* AUSZUG ZUM LESEN:
========================================
Mancherorts wird in Reaktion auf diese Entwicklungen gesagt: "Die christliche Botschaft wird dadurch nicht kleiner.", oder: "Andere Kirchen sind auch klein." Beides ist isoliert betrachtet richtig. Gleichwohl gilt aber auch: Die Kirchen in Deutschland können sich nicht davon dispensieren, groß bzw. noch größer gewesen zu sein. Sie können sich nicht davon dispensieren, Anteil gehabt zu haben am Entwicklungs- und Expansionsdenken des 20. Jahrhunderts. Wenn Menschen gehen, bleibt die Infrastruktur zurück. Sie zeugt von dem, was war. Nun gilt es zu lernen, was es bedeutet, dass Fortschritt zu unserem organisationalen Erbe wird. Für kirchliches Selbstverständnis ist es nicht unerheblich, dass wir kleinere Kirchen werden, die nicht immer minderheitlich waren, auch: Die nicht immer in einem multireligiösen Umfeld zu stehen kamen.
========================================
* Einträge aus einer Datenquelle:
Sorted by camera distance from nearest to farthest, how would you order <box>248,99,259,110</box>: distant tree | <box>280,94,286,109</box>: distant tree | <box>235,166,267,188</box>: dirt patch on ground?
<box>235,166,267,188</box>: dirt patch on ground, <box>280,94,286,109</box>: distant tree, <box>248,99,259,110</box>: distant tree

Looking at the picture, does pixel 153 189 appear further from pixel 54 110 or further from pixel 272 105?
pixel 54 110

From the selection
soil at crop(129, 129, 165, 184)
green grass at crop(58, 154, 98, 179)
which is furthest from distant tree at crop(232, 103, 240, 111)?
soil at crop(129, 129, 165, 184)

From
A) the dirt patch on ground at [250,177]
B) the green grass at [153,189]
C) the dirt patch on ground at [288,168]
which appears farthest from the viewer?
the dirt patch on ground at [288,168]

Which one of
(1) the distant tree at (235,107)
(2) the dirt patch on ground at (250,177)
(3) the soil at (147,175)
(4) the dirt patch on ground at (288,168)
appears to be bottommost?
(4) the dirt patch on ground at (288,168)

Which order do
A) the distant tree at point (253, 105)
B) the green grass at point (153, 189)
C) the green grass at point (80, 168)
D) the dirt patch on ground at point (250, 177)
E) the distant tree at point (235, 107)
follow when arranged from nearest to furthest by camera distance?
========================================
* ARBEITSAUFTRÄGE:
(a) Ändern Sie in den Einträgen die Zeilen von der Zeile mit „Which order do“ bis einschließlich zum Ende der Einträge, indem Sie „green grass“ durch „grassy area“ ersetzen, und lassen Sie alles andere unverändert. Geben Sie nur diese Zeilen aus.
(b) Schreiben Sie den Text über die kleiner werdenden Kirchen in Deutschland nach seinem letzten Satz weiter.

* LÖSUNGEN DER AUFGABEN:
(a)
Which order do
A) the distant tree at point (253, 105)
B) the grassy area at point (153, 189)
C) the grassy area at point (80, 168)
D) the dirt patch on ground at point (250, 177)
E) the distant tree at point (235, 107)
follow when arranged from nearest to furthest by camera distance?

(b)
Zum anderen: Der Blick darauf, dass über den Wahrheitsgehalt der christlichen Botschaft nicht mit den Füßen abgestimmt wird, mag tröstlich sein. Gleichwohl ist die Weitergabe des christlichen Glaubens als Lebensform etwas, was zwischen Menschen geschieht. Und je weniger Menschen für diese Botschaft stehen, umso wichtiger wird es werden, gezielt kirchliche Kontaktflächen zu schaffen. Für Taufe, Tauferinnerung und alles, was im weitesten Sinne "konfirmierend" ist, zu werben, bleibt zentral.
"Entscheidend wird aber auch sein, wie glaubwürdig Kirchenleute selbst für das Wertversprechen der Kirche eintreten können."
Dafür muss ich sagen können, wofür sich Kirche lohnt und weshalb christliche Communitys of practice das eigene Leben bereichern. Und mich ernsthaft fragen, ob und für welche Lebensstile dies faktisch vor Ort der Fall ist. Neben einer konsequenten Orientierung an den Erlebenssympathien von Menschen tritt damit eine regio-lokale Orientierung. Vielleicht wichtiger als die "großen Zahlen" sind in den Entscheidungen vor Ort die "kleinen" Zahlen.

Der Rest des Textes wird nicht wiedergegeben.